Spotify really does want to make its own hardware: The company registered with the FCC Tuesday, a key prerequisite to getting devices approved for use in the U.S. Previous reports pointed to plans for an in-car device, capable of bringing Spotify streams to older vehicles.
A Spotify spokesperson declined to comment.
Tuesday’s FCC registration gives the company a so-called grantee code, which in Spotify’s case is 2AP3D. As a grantee, Spotify can file to have devices that use wireless networking approved by the FCC, something it needs to do before it can sell any hardware to U.S. consumers.
Spotify has for some time been hiring staff for an internal hardware team, with job listings from 2017 describing the company’s hardware project as “a category defining product akin to Pebble Watch, Amazon Echo, and Snap Spectacles.” Earlier this year, Spotify was looking to fill additional positions, with one job offer describing its progress this way: “Spotify is on its way to creating its first physical products and setting up an operational organisation for manufacturing, supply chain, sales & marketing.”
Spotify showed some users a hardware offer earlier this year.
Some Spotify users reported earlier this year that they were shown offers for a device that would allow them to easily access their music in the car.

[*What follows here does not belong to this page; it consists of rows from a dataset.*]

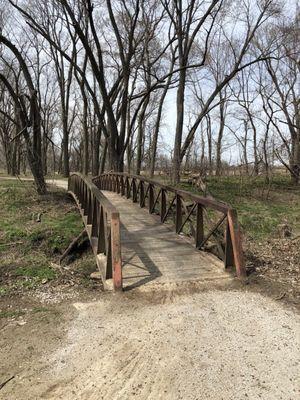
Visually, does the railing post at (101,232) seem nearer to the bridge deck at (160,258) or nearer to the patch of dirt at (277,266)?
the bridge deck at (160,258)

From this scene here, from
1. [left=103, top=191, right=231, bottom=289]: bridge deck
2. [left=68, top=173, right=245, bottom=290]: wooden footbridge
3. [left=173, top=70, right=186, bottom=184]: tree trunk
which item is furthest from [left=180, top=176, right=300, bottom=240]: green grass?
[left=103, top=191, right=231, bottom=289]: bridge deck

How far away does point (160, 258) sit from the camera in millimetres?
7582

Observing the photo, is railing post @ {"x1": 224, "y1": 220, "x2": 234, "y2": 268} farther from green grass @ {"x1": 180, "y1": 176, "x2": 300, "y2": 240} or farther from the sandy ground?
green grass @ {"x1": 180, "y1": 176, "x2": 300, "y2": 240}

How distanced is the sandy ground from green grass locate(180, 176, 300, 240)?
5.53 m

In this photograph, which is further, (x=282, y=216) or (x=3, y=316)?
(x=282, y=216)

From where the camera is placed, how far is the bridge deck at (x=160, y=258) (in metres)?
6.65

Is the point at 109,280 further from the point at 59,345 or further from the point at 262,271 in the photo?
the point at 262,271

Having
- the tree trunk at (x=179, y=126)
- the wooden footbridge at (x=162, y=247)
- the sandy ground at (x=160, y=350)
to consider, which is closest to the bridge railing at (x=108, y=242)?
the wooden footbridge at (x=162, y=247)

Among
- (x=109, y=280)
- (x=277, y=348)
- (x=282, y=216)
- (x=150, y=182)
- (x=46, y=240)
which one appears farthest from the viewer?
(x=282, y=216)

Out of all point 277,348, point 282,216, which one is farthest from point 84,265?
point 282,216

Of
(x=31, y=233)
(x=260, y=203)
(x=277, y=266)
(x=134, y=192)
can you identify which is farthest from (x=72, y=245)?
(x=260, y=203)

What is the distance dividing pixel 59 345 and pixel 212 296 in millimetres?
2480

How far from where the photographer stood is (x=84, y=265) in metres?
8.62

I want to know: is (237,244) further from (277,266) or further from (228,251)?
(277,266)
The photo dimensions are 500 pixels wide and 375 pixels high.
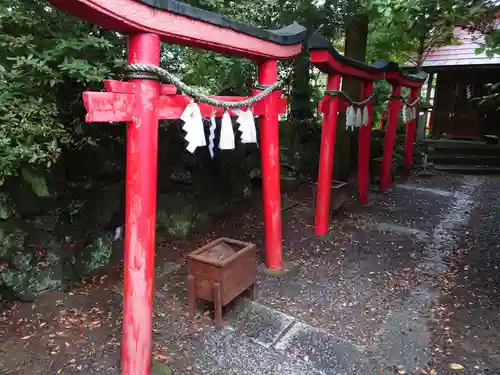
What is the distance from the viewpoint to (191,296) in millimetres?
3914

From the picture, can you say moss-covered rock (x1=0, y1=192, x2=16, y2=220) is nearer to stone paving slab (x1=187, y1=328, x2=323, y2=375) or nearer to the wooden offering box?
the wooden offering box

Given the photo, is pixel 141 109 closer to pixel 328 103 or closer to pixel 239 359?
pixel 239 359

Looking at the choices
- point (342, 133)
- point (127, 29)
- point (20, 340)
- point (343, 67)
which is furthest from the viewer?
point (342, 133)

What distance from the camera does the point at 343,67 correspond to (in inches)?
241

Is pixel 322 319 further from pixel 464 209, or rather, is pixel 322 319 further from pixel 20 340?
pixel 464 209

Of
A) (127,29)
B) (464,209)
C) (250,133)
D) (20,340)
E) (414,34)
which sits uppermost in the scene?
(414,34)

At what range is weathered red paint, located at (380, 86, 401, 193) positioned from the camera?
920 cm

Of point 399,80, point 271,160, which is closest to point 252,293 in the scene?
point 271,160

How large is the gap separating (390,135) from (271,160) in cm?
559

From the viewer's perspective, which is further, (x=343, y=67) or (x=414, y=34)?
(x=343, y=67)

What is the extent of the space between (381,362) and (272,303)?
4.36 ft

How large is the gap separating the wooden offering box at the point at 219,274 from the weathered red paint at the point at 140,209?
2.82 feet

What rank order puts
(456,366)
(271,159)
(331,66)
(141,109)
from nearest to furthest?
(141,109)
(456,366)
(271,159)
(331,66)

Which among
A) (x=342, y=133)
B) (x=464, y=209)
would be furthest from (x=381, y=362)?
(x=342, y=133)
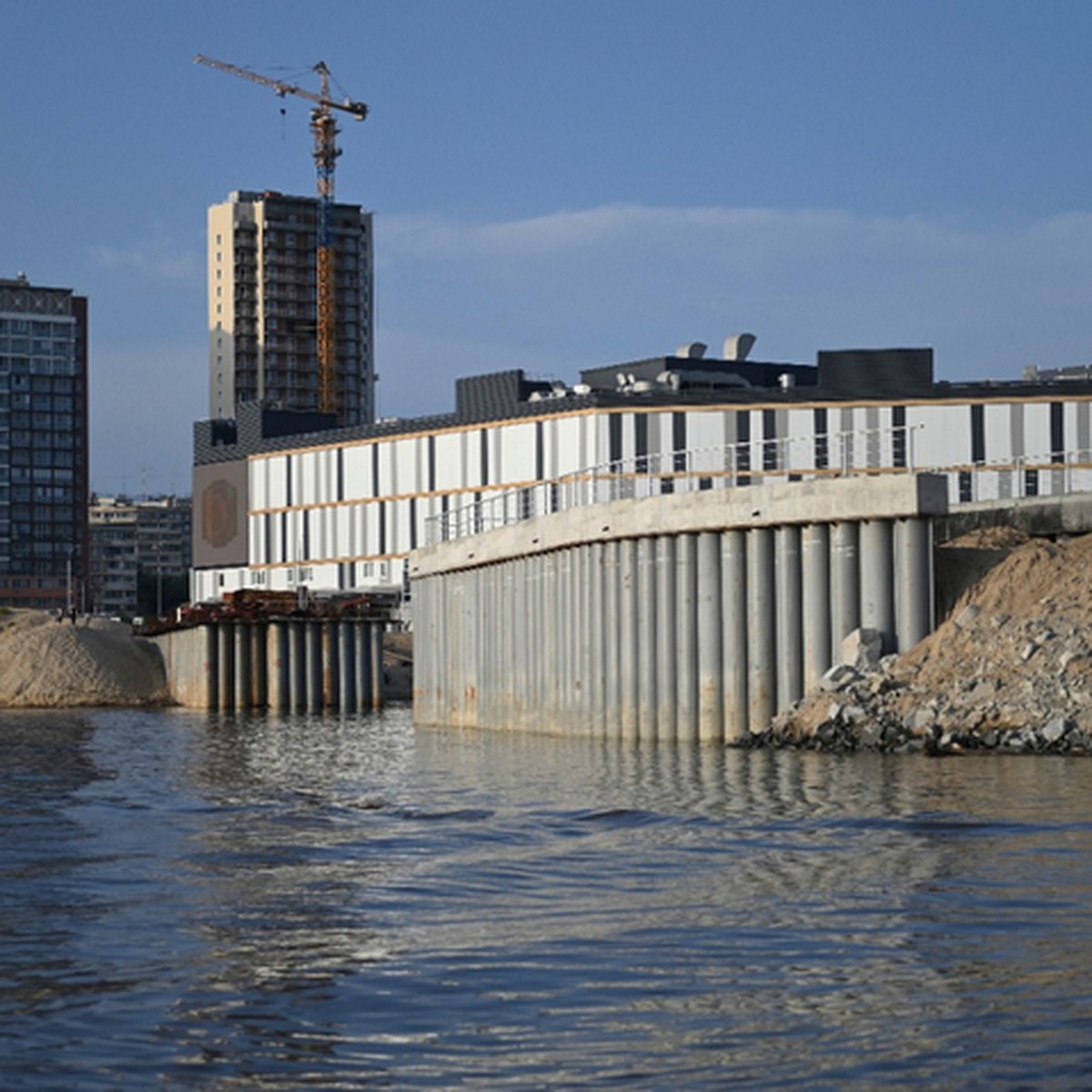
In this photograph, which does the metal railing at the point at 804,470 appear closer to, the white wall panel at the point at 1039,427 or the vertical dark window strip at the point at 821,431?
the vertical dark window strip at the point at 821,431

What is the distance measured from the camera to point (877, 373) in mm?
100000

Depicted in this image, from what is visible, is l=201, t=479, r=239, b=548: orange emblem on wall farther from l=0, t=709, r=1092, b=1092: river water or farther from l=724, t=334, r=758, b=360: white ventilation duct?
l=0, t=709, r=1092, b=1092: river water

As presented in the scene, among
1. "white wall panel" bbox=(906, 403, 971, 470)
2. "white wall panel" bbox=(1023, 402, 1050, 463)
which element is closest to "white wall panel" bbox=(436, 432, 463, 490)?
"white wall panel" bbox=(906, 403, 971, 470)

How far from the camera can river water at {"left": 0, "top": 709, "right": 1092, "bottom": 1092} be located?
10500mm

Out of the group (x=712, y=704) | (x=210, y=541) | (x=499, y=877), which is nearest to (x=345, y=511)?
(x=210, y=541)

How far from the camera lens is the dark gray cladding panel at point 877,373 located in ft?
326

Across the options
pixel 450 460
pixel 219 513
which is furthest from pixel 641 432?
pixel 219 513

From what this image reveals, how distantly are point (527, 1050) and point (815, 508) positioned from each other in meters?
25.7

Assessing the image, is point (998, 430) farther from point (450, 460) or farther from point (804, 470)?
point (450, 460)

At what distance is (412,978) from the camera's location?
12719mm

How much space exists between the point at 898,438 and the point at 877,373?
8.66 metres

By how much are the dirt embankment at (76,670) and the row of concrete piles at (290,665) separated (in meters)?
5.88

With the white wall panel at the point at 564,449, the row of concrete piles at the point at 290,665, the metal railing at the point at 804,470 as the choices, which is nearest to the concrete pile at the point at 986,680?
the row of concrete piles at the point at 290,665

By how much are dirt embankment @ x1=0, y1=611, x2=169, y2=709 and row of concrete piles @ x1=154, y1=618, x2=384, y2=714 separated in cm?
588
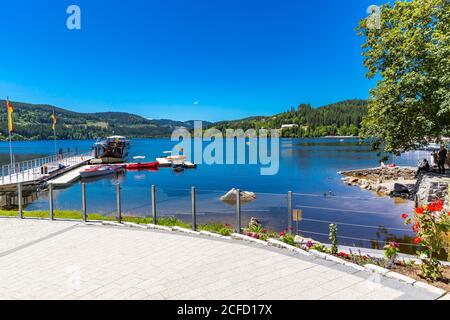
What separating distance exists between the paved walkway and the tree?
13035mm

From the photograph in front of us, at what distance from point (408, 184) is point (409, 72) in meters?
10.5

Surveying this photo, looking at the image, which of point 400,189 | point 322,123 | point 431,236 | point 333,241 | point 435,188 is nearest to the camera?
point 431,236

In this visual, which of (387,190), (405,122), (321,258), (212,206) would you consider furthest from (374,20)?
(321,258)

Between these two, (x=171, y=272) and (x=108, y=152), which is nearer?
(x=171, y=272)

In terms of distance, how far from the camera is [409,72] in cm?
1664

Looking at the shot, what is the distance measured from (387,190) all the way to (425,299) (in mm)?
22201

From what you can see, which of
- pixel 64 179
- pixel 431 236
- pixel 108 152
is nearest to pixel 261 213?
pixel 431 236

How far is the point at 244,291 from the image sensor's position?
440cm

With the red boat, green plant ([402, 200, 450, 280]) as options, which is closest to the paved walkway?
green plant ([402, 200, 450, 280])

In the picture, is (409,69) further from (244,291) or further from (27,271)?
(27,271)

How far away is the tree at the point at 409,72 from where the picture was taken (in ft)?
50.9

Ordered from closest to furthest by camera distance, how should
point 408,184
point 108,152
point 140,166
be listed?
point 408,184
point 140,166
point 108,152

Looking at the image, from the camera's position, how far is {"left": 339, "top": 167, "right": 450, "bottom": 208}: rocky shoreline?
634 inches

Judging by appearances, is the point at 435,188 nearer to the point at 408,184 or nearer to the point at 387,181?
the point at 408,184
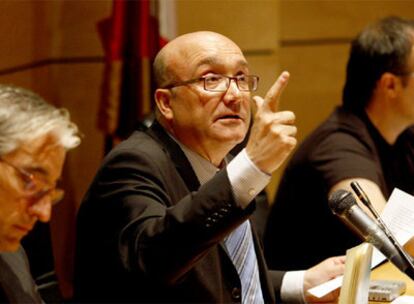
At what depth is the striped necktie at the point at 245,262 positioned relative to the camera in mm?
2346

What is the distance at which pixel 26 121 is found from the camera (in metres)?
1.81

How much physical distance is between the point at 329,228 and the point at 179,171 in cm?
101

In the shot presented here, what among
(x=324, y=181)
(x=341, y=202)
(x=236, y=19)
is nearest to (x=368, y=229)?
(x=341, y=202)

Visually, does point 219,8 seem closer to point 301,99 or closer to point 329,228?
point 301,99

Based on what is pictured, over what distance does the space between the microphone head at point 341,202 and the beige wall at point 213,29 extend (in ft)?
6.77

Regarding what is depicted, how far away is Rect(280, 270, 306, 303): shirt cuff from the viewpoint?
8.27ft

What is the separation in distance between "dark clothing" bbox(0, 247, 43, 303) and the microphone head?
72 cm

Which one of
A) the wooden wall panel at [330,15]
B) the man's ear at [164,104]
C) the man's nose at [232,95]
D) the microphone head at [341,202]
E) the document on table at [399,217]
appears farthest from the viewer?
the wooden wall panel at [330,15]

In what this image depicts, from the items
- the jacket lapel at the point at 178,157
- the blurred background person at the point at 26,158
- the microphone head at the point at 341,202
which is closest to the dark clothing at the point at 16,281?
the blurred background person at the point at 26,158

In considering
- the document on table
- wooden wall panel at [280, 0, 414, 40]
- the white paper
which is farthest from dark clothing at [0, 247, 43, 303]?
wooden wall panel at [280, 0, 414, 40]

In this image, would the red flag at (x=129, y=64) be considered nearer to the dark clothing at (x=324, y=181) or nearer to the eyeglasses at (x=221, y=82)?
the dark clothing at (x=324, y=181)

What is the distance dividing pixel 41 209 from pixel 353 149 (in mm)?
1606

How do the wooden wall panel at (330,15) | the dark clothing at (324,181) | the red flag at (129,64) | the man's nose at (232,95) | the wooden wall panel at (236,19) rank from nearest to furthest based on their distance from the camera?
the man's nose at (232,95) → the dark clothing at (324,181) → the red flag at (129,64) → the wooden wall panel at (236,19) → the wooden wall panel at (330,15)

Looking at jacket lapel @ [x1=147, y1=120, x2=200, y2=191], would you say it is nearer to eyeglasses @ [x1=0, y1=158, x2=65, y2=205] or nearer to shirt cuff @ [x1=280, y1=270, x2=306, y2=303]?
shirt cuff @ [x1=280, y1=270, x2=306, y2=303]
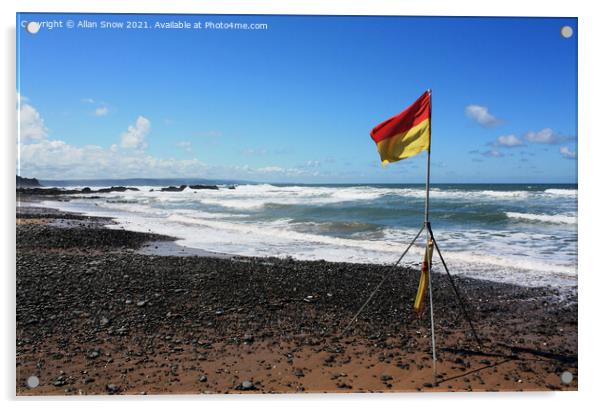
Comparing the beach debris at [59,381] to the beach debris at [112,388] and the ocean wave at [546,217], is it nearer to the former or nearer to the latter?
the beach debris at [112,388]

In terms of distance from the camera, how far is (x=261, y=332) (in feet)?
10.8

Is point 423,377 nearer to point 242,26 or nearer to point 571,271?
point 571,271

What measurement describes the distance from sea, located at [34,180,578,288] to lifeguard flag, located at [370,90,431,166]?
132 centimetres

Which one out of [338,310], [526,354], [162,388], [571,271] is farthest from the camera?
[571,271]

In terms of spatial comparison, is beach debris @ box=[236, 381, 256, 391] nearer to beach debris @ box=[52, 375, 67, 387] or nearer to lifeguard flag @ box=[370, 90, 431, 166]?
beach debris @ box=[52, 375, 67, 387]

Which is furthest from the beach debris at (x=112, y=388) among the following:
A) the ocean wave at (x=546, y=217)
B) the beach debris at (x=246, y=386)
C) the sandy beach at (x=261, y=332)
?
the ocean wave at (x=546, y=217)

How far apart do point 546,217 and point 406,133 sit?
3284 mm

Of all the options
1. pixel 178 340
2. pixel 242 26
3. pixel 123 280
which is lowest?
pixel 178 340

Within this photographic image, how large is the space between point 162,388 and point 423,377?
1.74m

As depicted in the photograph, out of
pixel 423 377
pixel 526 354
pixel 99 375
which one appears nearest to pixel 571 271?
pixel 526 354

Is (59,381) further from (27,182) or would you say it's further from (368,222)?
(368,222)

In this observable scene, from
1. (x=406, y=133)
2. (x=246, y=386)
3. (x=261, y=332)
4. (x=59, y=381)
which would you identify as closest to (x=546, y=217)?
(x=406, y=133)

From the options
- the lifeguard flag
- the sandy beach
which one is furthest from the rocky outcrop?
the lifeguard flag

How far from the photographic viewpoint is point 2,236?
3184 millimetres
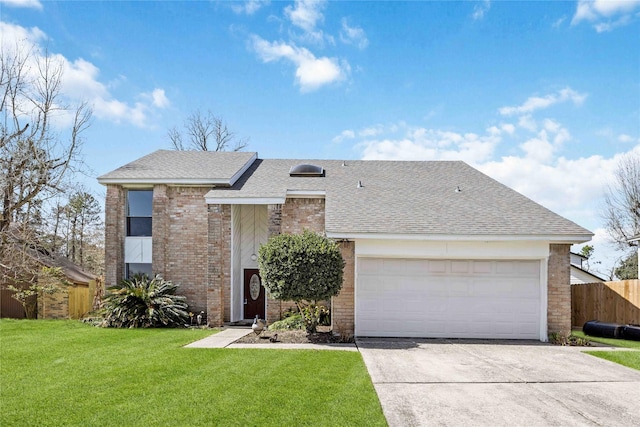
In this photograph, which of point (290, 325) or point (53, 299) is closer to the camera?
point (290, 325)

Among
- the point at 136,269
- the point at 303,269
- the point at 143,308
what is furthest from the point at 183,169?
the point at 303,269

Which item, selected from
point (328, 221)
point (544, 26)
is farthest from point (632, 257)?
point (328, 221)

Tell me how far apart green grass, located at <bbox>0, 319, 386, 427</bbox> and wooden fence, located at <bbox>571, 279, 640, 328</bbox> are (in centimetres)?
Answer: 1041

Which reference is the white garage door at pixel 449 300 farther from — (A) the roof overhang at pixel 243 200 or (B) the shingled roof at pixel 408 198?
(A) the roof overhang at pixel 243 200

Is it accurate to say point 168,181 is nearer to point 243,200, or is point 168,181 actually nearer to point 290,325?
point 243,200

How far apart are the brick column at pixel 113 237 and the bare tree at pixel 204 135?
48.8 ft

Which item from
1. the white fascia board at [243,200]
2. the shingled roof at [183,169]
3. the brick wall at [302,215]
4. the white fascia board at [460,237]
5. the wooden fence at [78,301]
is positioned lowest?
the wooden fence at [78,301]

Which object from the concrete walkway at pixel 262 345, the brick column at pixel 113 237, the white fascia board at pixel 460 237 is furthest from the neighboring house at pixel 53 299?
the white fascia board at pixel 460 237

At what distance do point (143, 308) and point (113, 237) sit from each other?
330cm

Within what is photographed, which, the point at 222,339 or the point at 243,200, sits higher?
the point at 243,200

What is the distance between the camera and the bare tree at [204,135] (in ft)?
98.6

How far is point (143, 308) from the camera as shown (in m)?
13.8

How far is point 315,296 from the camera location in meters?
10.9

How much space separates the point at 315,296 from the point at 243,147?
21216 millimetres
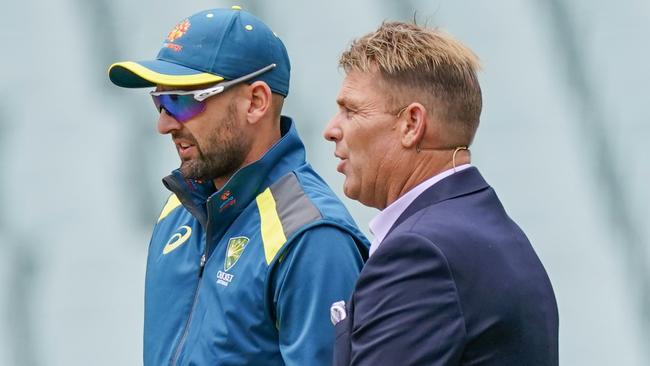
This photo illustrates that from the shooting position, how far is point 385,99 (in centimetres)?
169

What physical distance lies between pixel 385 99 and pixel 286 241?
1.28ft

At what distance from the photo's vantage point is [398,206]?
1673 mm

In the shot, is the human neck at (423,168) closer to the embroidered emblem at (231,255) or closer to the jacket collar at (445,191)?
the jacket collar at (445,191)

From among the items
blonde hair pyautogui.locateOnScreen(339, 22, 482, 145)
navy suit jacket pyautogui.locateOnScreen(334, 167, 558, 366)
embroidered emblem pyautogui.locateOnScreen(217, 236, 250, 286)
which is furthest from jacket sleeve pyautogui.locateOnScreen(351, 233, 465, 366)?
embroidered emblem pyautogui.locateOnScreen(217, 236, 250, 286)

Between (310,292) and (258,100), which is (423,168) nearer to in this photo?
Result: (310,292)

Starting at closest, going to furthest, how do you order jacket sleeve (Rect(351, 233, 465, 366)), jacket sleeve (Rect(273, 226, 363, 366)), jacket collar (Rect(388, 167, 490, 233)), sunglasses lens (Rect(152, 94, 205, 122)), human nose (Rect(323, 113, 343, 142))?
jacket sleeve (Rect(351, 233, 465, 366)), jacket collar (Rect(388, 167, 490, 233)), human nose (Rect(323, 113, 343, 142)), jacket sleeve (Rect(273, 226, 363, 366)), sunglasses lens (Rect(152, 94, 205, 122))

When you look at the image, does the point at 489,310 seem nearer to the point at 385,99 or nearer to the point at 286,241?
the point at 385,99

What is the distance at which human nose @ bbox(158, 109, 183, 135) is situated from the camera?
7.03ft

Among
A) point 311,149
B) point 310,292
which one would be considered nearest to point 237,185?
point 310,292

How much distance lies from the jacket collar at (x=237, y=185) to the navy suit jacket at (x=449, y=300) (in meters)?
0.55

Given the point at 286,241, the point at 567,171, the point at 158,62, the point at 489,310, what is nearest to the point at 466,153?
the point at 489,310

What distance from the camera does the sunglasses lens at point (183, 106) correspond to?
6.99 feet

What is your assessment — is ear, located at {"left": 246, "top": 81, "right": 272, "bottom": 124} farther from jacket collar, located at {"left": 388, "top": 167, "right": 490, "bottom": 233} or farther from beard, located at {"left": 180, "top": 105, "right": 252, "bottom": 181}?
jacket collar, located at {"left": 388, "top": 167, "right": 490, "bottom": 233}

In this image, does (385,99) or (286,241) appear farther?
(286,241)
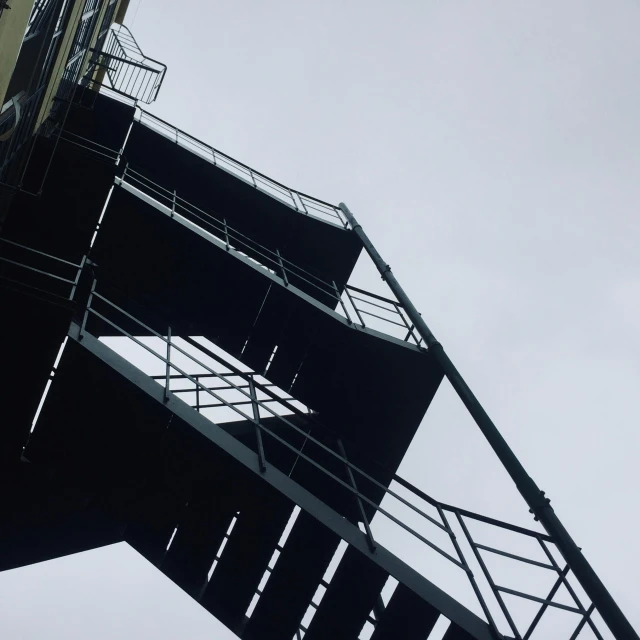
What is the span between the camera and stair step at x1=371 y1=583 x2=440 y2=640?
5031 millimetres

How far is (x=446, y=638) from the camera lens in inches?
196

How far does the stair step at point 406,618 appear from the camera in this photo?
5.03 metres

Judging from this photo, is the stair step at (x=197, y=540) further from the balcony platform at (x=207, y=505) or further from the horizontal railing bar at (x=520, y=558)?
the horizontal railing bar at (x=520, y=558)

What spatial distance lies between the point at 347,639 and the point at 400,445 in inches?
125

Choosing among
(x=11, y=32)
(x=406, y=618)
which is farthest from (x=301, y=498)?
(x=11, y=32)

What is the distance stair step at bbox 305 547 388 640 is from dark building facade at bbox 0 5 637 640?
21mm

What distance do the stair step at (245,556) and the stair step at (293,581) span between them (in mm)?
134

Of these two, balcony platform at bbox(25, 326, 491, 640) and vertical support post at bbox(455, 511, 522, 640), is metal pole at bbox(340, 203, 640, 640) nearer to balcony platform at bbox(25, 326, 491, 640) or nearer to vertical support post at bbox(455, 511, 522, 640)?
vertical support post at bbox(455, 511, 522, 640)

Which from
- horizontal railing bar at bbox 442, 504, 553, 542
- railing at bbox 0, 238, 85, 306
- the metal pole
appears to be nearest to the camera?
the metal pole

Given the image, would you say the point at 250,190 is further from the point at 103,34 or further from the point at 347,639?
the point at 347,639

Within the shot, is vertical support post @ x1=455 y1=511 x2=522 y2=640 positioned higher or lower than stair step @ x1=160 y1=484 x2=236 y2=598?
higher

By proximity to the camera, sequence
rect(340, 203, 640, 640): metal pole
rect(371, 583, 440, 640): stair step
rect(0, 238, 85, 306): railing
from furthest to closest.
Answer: rect(371, 583, 440, 640): stair step
rect(0, 238, 85, 306): railing
rect(340, 203, 640, 640): metal pole

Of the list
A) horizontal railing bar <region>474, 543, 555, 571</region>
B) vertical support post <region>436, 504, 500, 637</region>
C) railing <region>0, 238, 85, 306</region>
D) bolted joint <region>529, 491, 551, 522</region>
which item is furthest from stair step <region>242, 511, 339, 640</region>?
railing <region>0, 238, 85, 306</region>

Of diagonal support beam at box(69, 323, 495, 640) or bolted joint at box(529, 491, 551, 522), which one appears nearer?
diagonal support beam at box(69, 323, 495, 640)
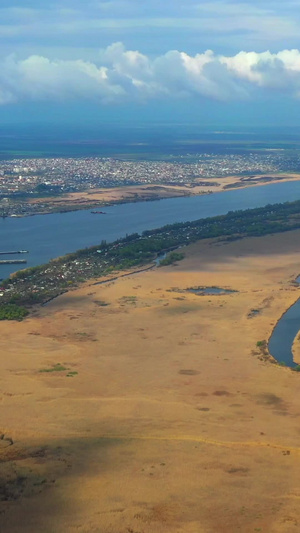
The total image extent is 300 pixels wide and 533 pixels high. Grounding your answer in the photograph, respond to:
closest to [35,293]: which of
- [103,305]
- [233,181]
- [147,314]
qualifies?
[103,305]

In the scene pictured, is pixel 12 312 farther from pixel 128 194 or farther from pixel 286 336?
pixel 128 194

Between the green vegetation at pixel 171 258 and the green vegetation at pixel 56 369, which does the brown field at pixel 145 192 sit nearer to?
the green vegetation at pixel 171 258

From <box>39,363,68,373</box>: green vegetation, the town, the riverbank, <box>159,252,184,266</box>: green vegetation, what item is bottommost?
<box>39,363,68,373</box>: green vegetation

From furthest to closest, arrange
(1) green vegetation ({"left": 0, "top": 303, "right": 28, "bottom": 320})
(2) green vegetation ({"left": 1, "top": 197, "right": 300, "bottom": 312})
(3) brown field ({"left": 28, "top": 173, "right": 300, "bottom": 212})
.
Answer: (3) brown field ({"left": 28, "top": 173, "right": 300, "bottom": 212}), (2) green vegetation ({"left": 1, "top": 197, "right": 300, "bottom": 312}), (1) green vegetation ({"left": 0, "top": 303, "right": 28, "bottom": 320})

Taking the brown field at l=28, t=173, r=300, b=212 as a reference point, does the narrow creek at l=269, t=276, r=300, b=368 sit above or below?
below

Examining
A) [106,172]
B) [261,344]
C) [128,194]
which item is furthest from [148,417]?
[106,172]

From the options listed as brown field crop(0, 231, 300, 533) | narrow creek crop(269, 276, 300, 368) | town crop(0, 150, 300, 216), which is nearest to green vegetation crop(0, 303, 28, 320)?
brown field crop(0, 231, 300, 533)

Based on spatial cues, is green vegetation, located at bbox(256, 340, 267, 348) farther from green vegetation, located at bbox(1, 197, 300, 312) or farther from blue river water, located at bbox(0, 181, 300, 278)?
blue river water, located at bbox(0, 181, 300, 278)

A screenshot taken by one user showed a device with a minimalistic round display and some physical buttons, as well as a quote, suggesting that it may have some voice control component.
Such a device could be an attempt to bring music streaming and voice control to older vehicles that don’t have Spotify integrated into their in-car entertainment systems. The offer could also have been part of a trial to test the appetite for different propositions and form factors. With Spotify now getting ready to have hardware approved by the FCC, we might find out more soon.